La stessa richiesta di riconoscimento alle Nazioni Unite e al Consiglio Europeo nel film appare un giochetto fine a se stesso, perché l’isola è descritta come una piattaforma adibita a lido-discoteca e finita sui giornali in quanto polo d’attrazione per giovani in cerca di un drink dall’ambientazione sui generis. Tutto resta stilizzato, soprattutto il sogno di un microcosmo ideale, perché è la motivazione stessa dei protagonisti, dipinti come semplici svitati, a navigare a vista.

La seconda parte, in cui il Governo italiano non tollera la fondazione di un nuovo Stato in acque così vicine, accantona in parte il piglio pop e perde ancora più mordente. Nei panni di esponenti politici, Fabrizio Bentivoglio e Luca Zingaretti sono ridotti a mere maschere ilari del malcostume. Anche la storia d’amore tra il protagonista e la sua Gabriella (Matilda De Angelis), esempio di donna indipendente e colta, pur facendo da fil rouge alla narrazione, lascia il tempo che trova.

Gli attori adempiono a quanto loro richiesto, i costumi e gli ambienti sono curati e il comparto tecnico, in generale, è eccellente; il problema è la mancanza di equilibrio tra intrattenimento tristanzuolo e messaggio ideologico.
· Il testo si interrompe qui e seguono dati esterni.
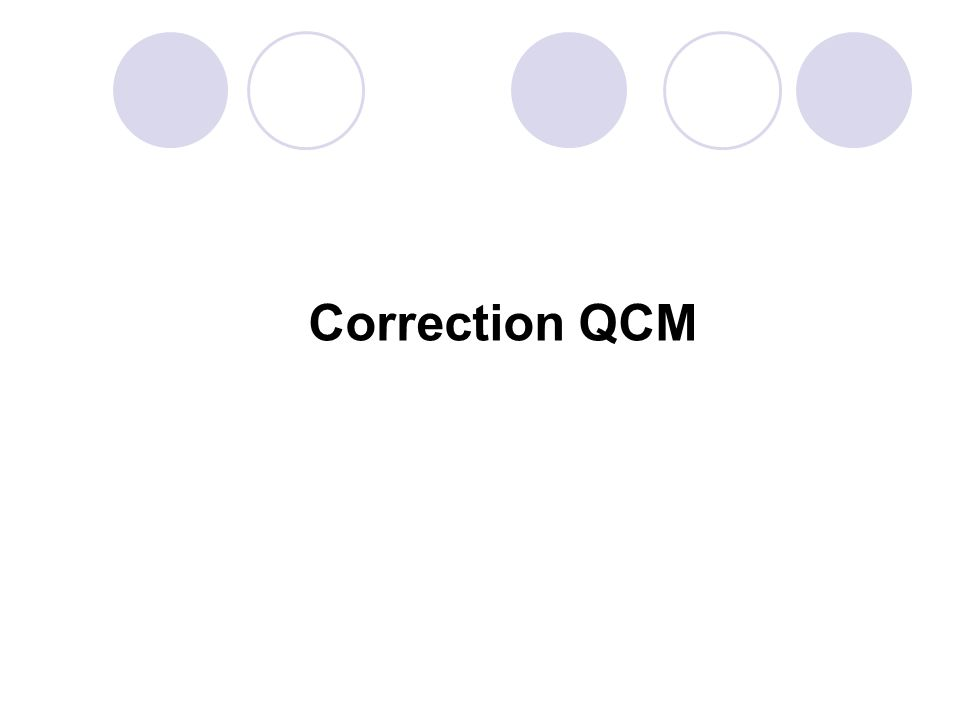 Correction QCM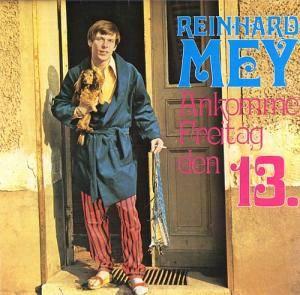 Reinhard Mey: Ankomme, Freitag Den 13. (LP) - Bild 1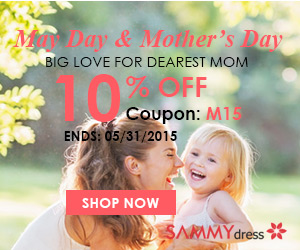 May Day and Mother's Day Sales! 10% OFF for all @sammydress.com with Coupon: M15. (Ends: 05/31/2015)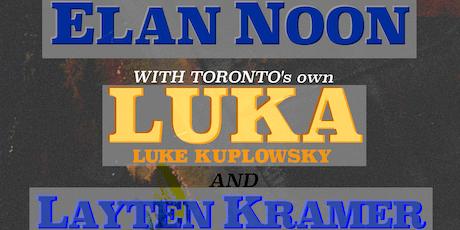 Layten Kramer // LUKA (Toronto, ON) // Elan Noon ~ Live at Vinyl Envy tickets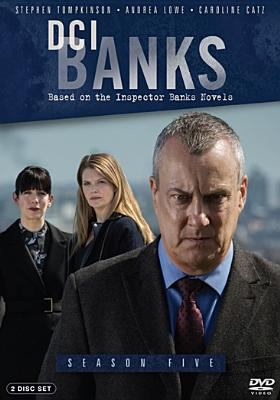 Cover image for DCI Banks. Season five [DVD] / BBC Worldwide, Ltd. ; written by Nick Hicks-Beach and Paul Logue ; produced by Anne-Louise Russell ; directed by Robert Quinn, Craig Pickles, Mark Brozel.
La poetica della ricerca del proprio posto nel mondo, la denuncia dell’ostilità del potere precostituito verso la libertà individuale e l’invito a creare da soli

il proprio luogo perfetto, vanno perduti in un film dall’insignificante allegria e dalle innocue velleità. L'incredibile, ma vera, storia dell'Isola delle Rose avrebbe meritato di meglio. Un vero peccato.